A Day in the Life
They keep goading me, guiding me—my friends—and I, tied like an ox to the yoke, pull forward this plow of destiny, snorting, fuming, and unable to stop.
For, I sold long ago—and my price is loyalty, and no man like myself can be bought for less. And, I shall tell you what it is like to be schizophrenic, for out of politeness, or courtesy, or both—nobody has asked for my portrayal.
Yet I am the highest of artists, and the scenes I paint with words bathe the mind in balmy, soothing heat—equally cool and furious. What an insult!
Inside my mind is a desolate, war-torn battlefield—demons and dragons shepherding the skies and standing guard over rivers of molten rock.
Each line, each boundary—in question. What am I?—and who am I?—persistent, prodding, and prevalent, to the point of madness.
And for a moment, I am white and blond, raising my right arm—indeed—in salute. Or, I place between a cunt my tongue—and the woman turns to man, and I, to homosexual.
There is no safety in this raging hellscape!—but to stand tall and conquer dragons and demons alike.

→ INFORMATION SUPPLIED
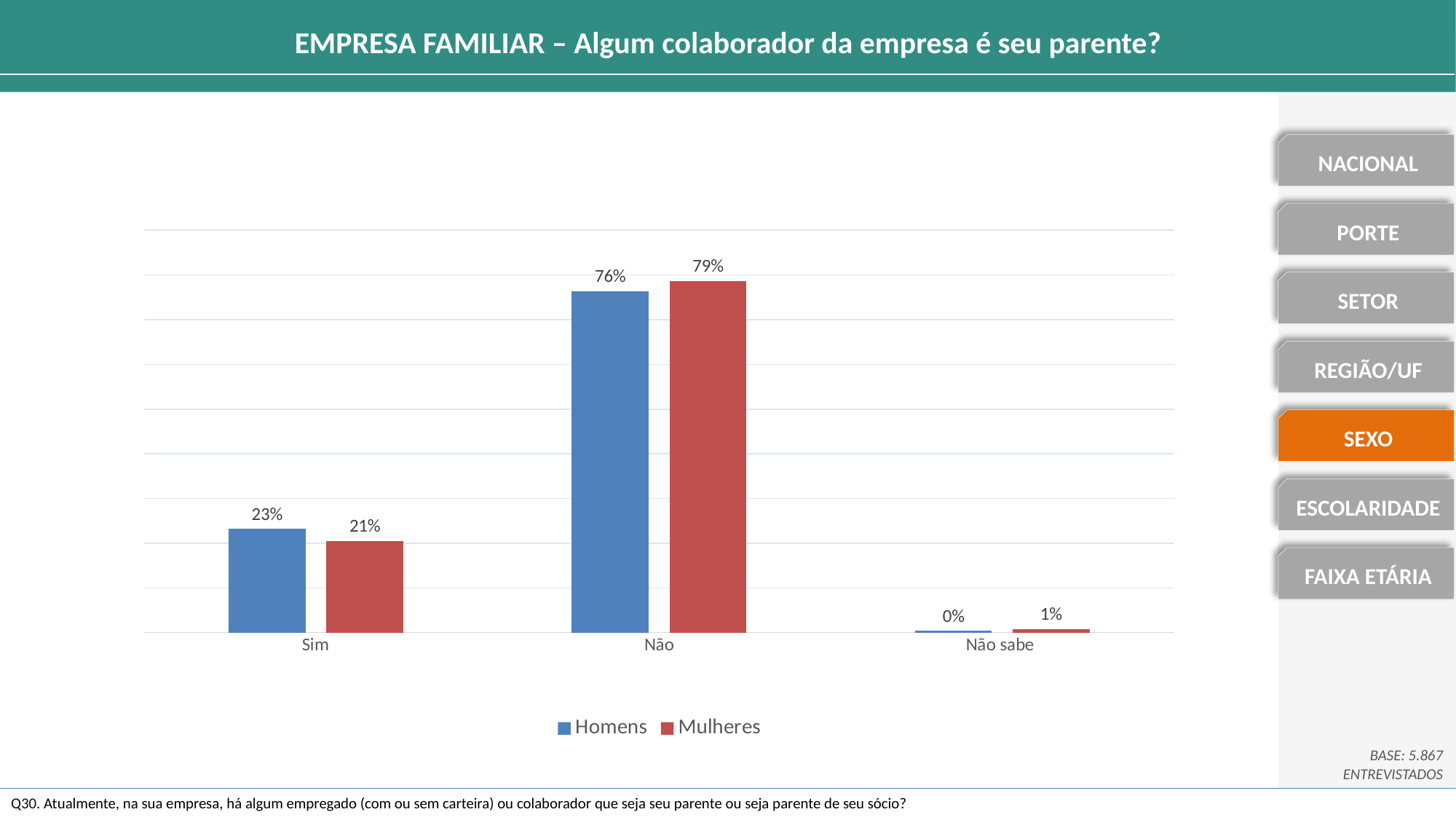
How many categories are shown on the x axis? 3 What is the value for Mulheres in the Não category? 79% Which category has the highest value for Homens? Não What kind of chart is shown on the slide? Bar chart What is the value for Mulheres in the Não sabe category? 1% Which series is shown in red in the legend? Mulheres What is the difference between Homens and Mulheres in the Sim category? 2% What is the difference between Mulheres and Homens in the Não category? 3% In the Sim category, which series has the larger value, Homens or Mulheres? Homens Which category has the lowest value for Mulheres? Não sabe What is the value for Homens in the Sim category? 23% How many series does the legend list? 2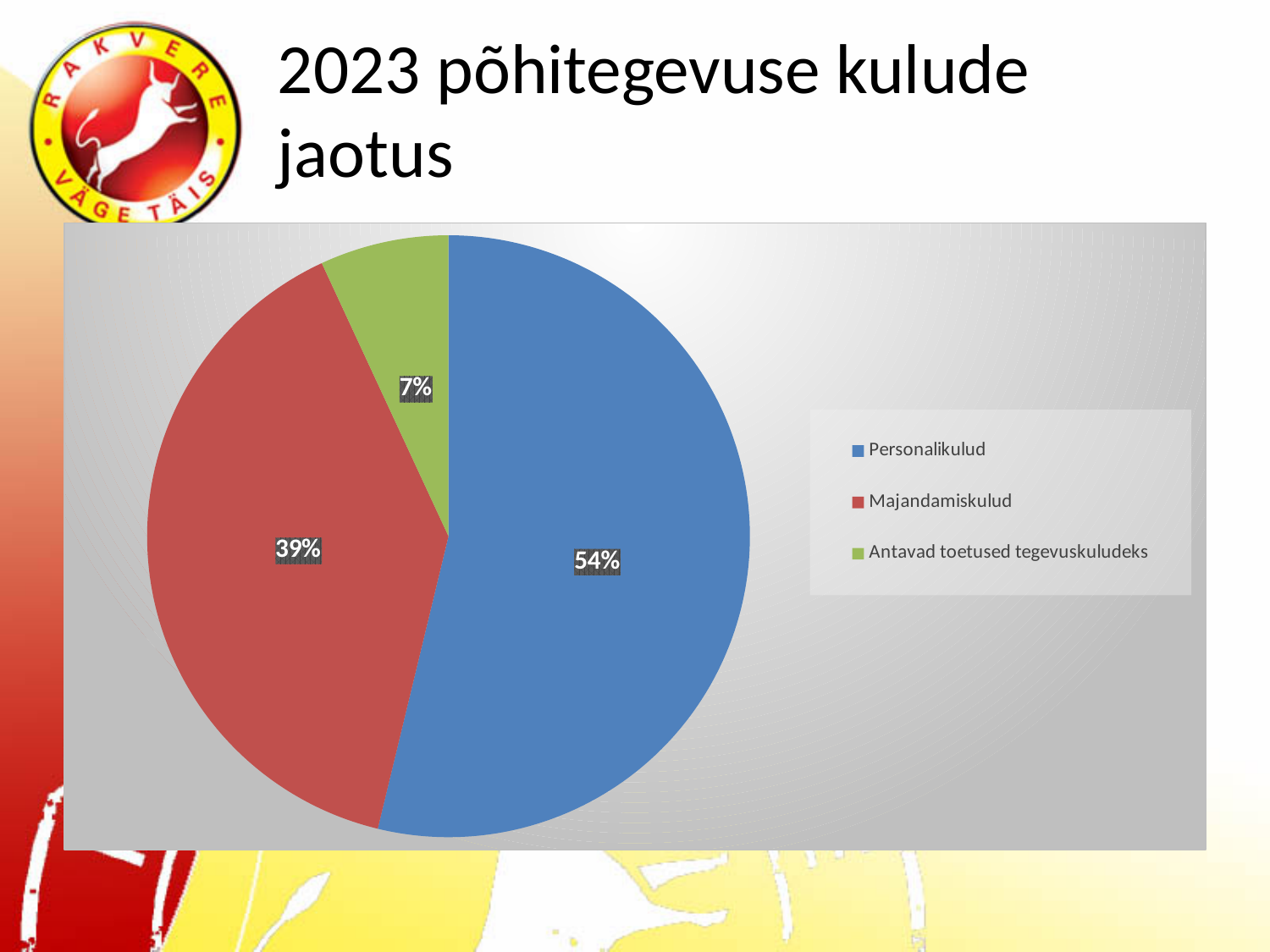
Which category has the largest slice of the pie? Personalikulud What colour is the slice for Majandamiskulud? red What share of the pie does Personalikulud have? 54% What share of the pie does Majandamiskulud have? 39% What is the difference in percentage points between Personalikulud and Majandamiskulud? 15 How many categories does the pie chart have? 3 Which category has the smallest slice of the pie? Antavad toetused tegevuskuludeks What share of the pie does Antavad toetused tegevuskuludeks have? 7% What is the title of the slide containing the chart? 2023 põhitegevuse kulude jaotus What kind of chart is shown on the slide? pie chart What is the difference in percentage points between Majandamiskulud and Antavad toetused tegevuskuludeks? 32 Which is larger, Majandamiskulud or Antavad toetused tegevuskuludeks? Majandamiskulud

→ JOB 1
In the passage titled "A Day in the Life," why does the speaker say they will describe what it is like to be schizophrenic? Answer in one to three sentences.
→ JOB 2
Decide whether each statement agrees with the passage titled "A Day in the Life." Answer yes or no, and quote the deciding words.
(a) The speaker likens themselves to an ox pulling a plow.
(b) The speaker names money as their price.
(c) The battlefield inside the speaker's mind has rivers of water.
→ JOB 3
Write out the stretch of the passage titled "A Day in the Life" from "And for a moment, I" through "and demons alike.", renaming "hellscape" as "wasteland".

→ WRITTEN ANSWER 1
The speaker offers the description because nobody has asked for it. According to the passage, people have held back out of politeness, courtesy, or both.

→ WRITTEN ANSWER 2
(a) Yes: "tied like an ox to the yoke, pull forward this plow of destiny"
(b) No: "my price is loyalty"
(c) No: "standing guard over rivers of molten rock"

→ WRITTEN ANSWER 3
And for a moment, I am white and blond, raising my right arm—indeed—in salute. Or, I place between a cunt my tongue—and the woman turns to man, and I, to homosexual.
There is no safety in this raging wasteland!—but to stand tall and conquer dragons and demons alike.